(Part of a data file)

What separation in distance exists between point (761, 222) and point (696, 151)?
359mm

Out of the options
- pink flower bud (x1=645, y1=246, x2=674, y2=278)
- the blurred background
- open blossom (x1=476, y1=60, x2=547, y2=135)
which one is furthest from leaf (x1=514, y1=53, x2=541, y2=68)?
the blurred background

EXERCISE INSTRUCTIONS:
Repeat the lines of every item word for word.

WORKED SOLUTION:
What separation in distance exists between point (761, 222) and point (696, 151)?
359mm

Out of the options
- pink flower bud (x1=645, y1=246, x2=674, y2=278)
- the blurred background
- open blossom (x1=476, y1=60, x2=547, y2=135)
which one is furthest from leaf (x1=514, y1=53, x2=541, y2=68)?
the blurred background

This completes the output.